BEGIN Document passage
Trent Adams is PayPal’s head of ecosystem security, the company’s frontline fighter against phishing, spoofed emails, and the big-picture problems that come with running a billion-dollar payments systems. Along the way, he’s worked for the New England Patriots, run a search-engine startup, and played a central role in some of the most important standards on the web.

Russell Brandom: So how did you start out?

Trent Adams: I got my degree in astrophysics. I was always interesting in math and science and those kinds of things. I also had a concentration in film, so when I left there I hooked up with the television industry and ended up with the New England Patriots. They wanted to do this new thing called video on the internet.

"At the time, online video was incredibly tiny."

This was back in 1998, well before YouTube or anything like it. At the time, online video was incredibly tiny and the frame rate was horrendously slow. We were using a homegrown java app. I knew that big stadium shots just weren't going to play on streams of that size, so I redesigned the show specifically around the limitations of the medium. It was really a human interest show. It was about the players and about what they do off the field and on the field. A lot of interviews. It became reasonably successful, and it was not only the first of its kind but the longest running, because it's still running today.

How did you move from internet video to PayPal security?
END Document passage
BEGIN Data section
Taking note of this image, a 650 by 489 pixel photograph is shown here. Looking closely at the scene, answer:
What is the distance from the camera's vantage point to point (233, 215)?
END Data section
BEGIN Data section
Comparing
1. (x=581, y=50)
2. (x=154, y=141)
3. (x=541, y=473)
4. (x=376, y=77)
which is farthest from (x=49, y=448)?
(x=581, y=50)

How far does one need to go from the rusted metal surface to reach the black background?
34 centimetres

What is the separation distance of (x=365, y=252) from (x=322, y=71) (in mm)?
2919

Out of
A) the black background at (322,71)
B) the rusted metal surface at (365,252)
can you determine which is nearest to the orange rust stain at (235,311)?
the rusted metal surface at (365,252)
END Data section
#### What you need to do
1. Extract the part of the Trent Adams interview starting with "Russell Brandom: So" and going on through "on the internet.".
2. In the entries, switch "photograph" to "snapshot" in the lines starting with the line with "Taking note of" and going on through the line with "What is the distance". Return only those lines, with everything else left unchanged.

#### Answers to the tasks
1.
Russell Brandom: So how did you start out?

Trent Adams: I got my degree in astrophysics. I was always interesting in math and science and those kinds of things. I also had a concentration in film, so when I left there I hooked up with the television industry and ended up with the New England Patriots. They wanted to do this new thing called video on the internet.

2.
Taking note of this image, a 650 by 489 pixel snapshot is shown here. Looking closely at the scene, answer:
What is the distance from the camera's vantage point to point (233, 215)?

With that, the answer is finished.